One could argue that this new definition of marriage is a violation of our United Methodist doctrinal standards. Article IV of the Confession of Faith states, “Whatever is not revealed in or established by the Holy Scriptures is not to be made an article of faith nor is it to be taught as essential to salvation.” Nowhere does Scripture reveal or establish that marriage in God’s eyes includes persons of the same gender. Therefore, this new definition of marriage cannot be made an article of faith (something that United Methodists believe and teach officially).

The final point to note is that the new (proposed) definition of marriage is found in the section of the Book of Discipline that applies to the whole global church. Much is made in the One Church Plan about the ability of central conferences outside the United States to continue operating under the current provisions prohibiting same-gender marriage and the ordination of practicing homosexuals. But the definition of marriage is found in the Social Principles and in the theology section of the Discipline, a part that is not subject to the adaptation by central conferences. It is very hard to imagine that the United Methodists in the central conferences, particularly in Africa, the Philippines, and Eastern Europe, would be willing to approve a change in the definition of marriage that would apply in their countries, as well. For some of them, to do so would mean the suicide of their churches, either through mass desertion by members or governmental action against them.

Despite all the rhetoric of the One Church Plan affirming those with a traditional view of marriage, one must not underestimate the sweeping change that the plan proposes simply by changing the church’s official definition of marriage. Such a change would negatively impact the church for generations.

2 thoughts on “Marriage and the One Church Plan

  1. Rev. Lambrecht,

    I don’t disagree with what you state here. However, in the early part of the twentieth century the Discipline contained language prohibiting Methodist churches from hosting weddings for couples where one or both parties were divorced and marrying someone else. It also prohibited clergy who divorced from remarrying. (Darryl W Stephens, “Moral Exemplar or Ethical Professional” at Methodist Review, vol. 3). Beginning in the 1920’s and lasting into the 1940’s, the Methodist Church argued about this prohibition. Ultimately, the General Conference removed the prohibitions

    Since more is said about and against divorce and remarriage in the New Testament, as you point out, the removal of the prohibitions was tantamount to giving into cultural influence. While divorce is a tragic event in a person’s life, we no longer prevent clergy who are divorced and remarried from serving and we no longer prevent churches from hosting second weddings for divorced people. I am sure there were many clergy and churches who felt this was wrong, as you and many others think the One Church Plan is wrong. But if the United Methodist Church can have grace when it comes to divorce and remarriage, why can we not have grace in same sex marriage?

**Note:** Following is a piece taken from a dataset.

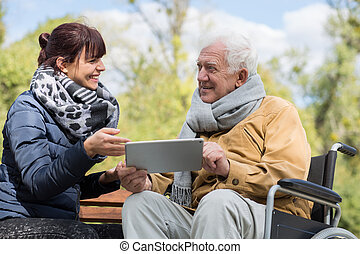 használ, idősebb ember, tabletta, ember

    If the traditionalist bolt and the Wesley Covenant Association becomes a denomination (as seems to be their intent), will they reinstate the ban on divorce and remarriage while maintaining the ban on same sex marriage? It’s the only logical thing to do.

    1. Thank you for your observation, Gary. I agree that the church allowed the culture to set its policy on divorce many decades ago. However, I think divorce is a bit different, in that it would not be wise to set a blanket policy covering all divorces. The Bible allows for divorce for some few reasons. Adultery, desertion, abuse would be ones that I would identify. Even for persons who obtain an unbiblical divorce, the innocent party ought not be bound by what their spouse did in initiating divorce. And the “guilty” spouse still has the possibility of repentance and forgiveness that could restore their right to marry. Perhaps the divorce happened before the person was even a Christian. So there are too many variables regarding divorce to set a blanket policy for the church. I don’t see the WCA trying to do that if a new denomination becomes necessary.